## [REQUIRED ACTION]
One number is the full answer: how many lines in the records contain the word "marking"?

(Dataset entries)
_ _ _

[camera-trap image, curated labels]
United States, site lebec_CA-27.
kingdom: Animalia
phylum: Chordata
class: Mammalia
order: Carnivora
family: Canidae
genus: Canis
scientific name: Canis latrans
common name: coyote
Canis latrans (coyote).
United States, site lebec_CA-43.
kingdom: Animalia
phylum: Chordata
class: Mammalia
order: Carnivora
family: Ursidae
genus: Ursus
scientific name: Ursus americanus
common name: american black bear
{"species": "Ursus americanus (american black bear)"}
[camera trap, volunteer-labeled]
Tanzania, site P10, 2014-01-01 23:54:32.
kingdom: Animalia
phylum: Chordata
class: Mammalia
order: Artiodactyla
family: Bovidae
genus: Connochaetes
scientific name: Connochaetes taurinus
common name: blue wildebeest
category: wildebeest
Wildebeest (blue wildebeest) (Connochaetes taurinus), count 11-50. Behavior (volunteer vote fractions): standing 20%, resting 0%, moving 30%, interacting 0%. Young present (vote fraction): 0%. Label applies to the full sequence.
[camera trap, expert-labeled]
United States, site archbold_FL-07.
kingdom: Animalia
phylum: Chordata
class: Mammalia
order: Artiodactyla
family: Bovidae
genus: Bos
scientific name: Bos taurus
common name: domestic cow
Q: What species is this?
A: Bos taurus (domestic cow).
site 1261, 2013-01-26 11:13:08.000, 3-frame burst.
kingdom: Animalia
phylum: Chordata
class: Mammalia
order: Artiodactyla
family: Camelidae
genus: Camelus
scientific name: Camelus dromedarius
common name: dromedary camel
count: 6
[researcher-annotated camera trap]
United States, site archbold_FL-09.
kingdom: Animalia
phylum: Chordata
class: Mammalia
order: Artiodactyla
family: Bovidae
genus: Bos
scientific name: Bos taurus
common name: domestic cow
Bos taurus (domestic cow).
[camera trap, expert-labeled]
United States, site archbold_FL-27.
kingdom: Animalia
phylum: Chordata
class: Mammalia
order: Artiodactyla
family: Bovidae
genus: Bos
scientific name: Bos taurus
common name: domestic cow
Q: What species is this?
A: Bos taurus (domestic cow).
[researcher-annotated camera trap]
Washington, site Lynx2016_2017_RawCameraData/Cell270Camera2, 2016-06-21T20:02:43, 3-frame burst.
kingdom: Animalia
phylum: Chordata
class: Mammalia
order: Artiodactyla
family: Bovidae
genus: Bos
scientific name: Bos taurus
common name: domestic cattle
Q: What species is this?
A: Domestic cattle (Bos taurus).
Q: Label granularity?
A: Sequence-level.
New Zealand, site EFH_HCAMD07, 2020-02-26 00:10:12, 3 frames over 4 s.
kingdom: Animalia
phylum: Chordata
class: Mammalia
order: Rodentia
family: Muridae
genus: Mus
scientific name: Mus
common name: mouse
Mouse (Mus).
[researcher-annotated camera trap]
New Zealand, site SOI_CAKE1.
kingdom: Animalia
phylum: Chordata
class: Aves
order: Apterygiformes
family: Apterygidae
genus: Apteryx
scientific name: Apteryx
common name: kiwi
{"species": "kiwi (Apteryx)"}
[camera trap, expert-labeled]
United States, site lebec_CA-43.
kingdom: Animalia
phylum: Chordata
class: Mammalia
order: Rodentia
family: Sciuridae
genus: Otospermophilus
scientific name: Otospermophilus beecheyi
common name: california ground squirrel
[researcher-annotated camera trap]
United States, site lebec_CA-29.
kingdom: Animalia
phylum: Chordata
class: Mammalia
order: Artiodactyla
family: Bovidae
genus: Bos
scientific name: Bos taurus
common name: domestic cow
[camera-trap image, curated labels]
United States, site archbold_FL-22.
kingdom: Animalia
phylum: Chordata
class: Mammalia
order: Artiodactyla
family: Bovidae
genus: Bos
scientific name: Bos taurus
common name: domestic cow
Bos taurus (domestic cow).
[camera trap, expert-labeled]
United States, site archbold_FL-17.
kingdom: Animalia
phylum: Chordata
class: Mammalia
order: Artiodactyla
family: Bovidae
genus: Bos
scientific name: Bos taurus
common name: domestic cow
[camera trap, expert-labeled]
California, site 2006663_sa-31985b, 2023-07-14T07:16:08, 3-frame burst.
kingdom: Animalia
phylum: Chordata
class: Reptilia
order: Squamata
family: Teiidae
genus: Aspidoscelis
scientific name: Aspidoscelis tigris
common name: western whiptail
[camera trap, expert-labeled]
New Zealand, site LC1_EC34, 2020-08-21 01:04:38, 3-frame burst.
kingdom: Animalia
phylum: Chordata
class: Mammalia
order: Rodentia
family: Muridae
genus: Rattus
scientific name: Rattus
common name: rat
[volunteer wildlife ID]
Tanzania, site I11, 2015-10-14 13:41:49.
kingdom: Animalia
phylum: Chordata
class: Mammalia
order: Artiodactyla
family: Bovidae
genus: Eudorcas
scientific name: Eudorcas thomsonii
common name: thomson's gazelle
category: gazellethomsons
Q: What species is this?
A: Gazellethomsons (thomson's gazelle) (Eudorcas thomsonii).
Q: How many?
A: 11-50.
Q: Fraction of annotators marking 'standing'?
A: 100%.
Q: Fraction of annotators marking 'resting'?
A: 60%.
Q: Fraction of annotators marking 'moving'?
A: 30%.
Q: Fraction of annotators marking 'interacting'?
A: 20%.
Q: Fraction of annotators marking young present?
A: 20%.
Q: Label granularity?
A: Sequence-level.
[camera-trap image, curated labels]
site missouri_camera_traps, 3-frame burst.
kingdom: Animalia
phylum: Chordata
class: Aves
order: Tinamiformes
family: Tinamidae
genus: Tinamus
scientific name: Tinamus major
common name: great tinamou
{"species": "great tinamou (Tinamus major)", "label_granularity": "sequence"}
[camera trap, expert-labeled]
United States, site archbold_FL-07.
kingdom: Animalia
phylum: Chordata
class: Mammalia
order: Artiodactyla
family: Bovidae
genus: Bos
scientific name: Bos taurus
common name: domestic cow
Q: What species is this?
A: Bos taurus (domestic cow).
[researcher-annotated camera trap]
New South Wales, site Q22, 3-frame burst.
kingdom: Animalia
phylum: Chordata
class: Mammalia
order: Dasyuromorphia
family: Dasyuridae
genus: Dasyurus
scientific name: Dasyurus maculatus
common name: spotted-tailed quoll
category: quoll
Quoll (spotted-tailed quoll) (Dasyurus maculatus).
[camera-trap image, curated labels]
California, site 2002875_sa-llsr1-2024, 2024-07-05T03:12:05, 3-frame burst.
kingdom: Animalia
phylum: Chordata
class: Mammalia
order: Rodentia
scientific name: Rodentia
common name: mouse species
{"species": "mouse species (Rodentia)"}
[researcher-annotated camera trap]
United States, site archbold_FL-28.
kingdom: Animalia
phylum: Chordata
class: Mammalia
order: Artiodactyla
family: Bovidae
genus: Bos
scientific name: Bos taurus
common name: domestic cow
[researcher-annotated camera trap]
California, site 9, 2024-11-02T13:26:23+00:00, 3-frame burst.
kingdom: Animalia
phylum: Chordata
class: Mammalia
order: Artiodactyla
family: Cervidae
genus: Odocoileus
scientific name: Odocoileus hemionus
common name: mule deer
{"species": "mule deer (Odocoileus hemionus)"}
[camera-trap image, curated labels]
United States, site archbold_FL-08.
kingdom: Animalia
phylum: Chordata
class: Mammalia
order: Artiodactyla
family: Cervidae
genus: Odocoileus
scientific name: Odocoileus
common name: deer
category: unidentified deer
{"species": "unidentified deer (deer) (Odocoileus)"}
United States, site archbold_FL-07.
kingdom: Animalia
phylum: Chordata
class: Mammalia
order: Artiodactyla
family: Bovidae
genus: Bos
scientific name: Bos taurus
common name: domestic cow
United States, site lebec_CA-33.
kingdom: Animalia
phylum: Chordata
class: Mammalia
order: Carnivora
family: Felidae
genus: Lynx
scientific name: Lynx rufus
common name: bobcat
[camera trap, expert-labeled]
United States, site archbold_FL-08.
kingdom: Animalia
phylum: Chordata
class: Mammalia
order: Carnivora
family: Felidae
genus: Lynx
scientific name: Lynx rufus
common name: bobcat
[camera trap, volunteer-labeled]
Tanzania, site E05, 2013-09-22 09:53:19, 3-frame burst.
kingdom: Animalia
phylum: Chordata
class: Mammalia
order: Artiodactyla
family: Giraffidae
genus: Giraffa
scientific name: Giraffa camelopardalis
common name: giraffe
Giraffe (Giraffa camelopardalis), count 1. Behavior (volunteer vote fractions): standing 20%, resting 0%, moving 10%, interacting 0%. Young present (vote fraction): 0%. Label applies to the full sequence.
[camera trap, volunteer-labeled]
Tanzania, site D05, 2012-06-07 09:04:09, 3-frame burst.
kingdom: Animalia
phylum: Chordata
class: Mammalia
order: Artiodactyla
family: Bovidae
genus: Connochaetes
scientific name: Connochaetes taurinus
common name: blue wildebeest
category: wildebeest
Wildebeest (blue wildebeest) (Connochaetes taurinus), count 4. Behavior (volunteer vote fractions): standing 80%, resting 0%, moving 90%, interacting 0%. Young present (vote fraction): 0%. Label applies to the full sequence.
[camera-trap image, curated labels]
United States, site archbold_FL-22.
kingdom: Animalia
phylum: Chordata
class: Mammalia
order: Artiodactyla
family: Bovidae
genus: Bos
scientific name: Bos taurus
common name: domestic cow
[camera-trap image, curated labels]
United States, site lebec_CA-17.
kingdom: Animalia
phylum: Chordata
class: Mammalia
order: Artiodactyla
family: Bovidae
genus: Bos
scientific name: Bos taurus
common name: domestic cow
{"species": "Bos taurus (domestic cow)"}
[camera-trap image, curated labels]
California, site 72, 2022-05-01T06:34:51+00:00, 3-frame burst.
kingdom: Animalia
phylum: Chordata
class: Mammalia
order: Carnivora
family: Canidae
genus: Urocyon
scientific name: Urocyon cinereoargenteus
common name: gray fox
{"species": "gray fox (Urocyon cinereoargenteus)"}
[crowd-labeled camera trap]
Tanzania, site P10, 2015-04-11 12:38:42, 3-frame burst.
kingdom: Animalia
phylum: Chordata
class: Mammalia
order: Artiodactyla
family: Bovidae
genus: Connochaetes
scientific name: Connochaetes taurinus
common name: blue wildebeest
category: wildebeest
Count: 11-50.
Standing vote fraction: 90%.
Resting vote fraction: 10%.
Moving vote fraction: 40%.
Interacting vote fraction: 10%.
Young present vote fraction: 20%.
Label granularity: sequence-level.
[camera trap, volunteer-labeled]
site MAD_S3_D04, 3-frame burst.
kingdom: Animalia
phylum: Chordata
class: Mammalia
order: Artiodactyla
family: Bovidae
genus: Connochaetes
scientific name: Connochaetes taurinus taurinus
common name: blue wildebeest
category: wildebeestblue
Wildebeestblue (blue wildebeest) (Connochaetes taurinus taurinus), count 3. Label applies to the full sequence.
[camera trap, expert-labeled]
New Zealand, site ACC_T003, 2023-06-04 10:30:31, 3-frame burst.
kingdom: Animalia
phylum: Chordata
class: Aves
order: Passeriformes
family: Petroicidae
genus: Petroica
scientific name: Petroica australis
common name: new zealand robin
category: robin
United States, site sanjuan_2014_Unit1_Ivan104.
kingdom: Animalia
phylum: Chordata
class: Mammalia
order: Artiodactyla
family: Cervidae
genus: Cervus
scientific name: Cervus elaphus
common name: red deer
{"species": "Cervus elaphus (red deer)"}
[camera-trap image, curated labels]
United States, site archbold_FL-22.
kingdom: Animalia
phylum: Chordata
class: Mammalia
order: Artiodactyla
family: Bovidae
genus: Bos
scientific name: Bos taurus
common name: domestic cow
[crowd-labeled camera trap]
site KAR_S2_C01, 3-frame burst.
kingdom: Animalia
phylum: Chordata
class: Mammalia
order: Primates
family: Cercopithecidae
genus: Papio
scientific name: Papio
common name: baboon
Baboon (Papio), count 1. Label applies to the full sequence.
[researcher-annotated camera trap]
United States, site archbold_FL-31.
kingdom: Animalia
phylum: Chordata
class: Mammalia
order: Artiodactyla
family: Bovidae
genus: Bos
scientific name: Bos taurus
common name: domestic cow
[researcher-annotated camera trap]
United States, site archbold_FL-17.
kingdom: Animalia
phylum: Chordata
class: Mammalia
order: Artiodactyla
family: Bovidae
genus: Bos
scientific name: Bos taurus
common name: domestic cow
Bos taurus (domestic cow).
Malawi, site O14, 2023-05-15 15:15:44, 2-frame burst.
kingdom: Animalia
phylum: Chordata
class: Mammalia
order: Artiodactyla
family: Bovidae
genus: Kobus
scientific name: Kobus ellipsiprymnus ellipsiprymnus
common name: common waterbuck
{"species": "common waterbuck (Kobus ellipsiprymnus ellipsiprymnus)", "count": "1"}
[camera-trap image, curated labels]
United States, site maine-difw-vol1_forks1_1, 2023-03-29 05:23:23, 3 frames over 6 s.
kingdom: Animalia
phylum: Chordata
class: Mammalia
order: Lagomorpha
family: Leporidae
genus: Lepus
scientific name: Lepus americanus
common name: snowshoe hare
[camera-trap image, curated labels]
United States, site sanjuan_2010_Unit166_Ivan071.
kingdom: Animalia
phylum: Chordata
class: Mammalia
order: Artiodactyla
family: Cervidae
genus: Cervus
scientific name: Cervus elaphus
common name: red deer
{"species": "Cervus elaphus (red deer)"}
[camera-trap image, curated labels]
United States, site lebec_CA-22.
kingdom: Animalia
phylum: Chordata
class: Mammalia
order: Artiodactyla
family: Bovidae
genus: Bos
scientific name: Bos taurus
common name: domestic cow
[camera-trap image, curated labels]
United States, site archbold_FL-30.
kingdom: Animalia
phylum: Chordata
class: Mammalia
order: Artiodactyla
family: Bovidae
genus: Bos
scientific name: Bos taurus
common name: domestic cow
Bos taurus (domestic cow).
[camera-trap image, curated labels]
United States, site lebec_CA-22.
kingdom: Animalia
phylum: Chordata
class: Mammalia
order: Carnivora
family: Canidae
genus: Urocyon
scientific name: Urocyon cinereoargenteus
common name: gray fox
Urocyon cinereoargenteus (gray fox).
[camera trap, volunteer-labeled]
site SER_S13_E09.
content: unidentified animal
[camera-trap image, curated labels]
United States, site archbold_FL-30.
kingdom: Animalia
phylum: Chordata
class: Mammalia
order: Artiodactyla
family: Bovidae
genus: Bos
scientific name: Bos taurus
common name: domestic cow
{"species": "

_ _ _

## [FINISHED EXERCISE]
5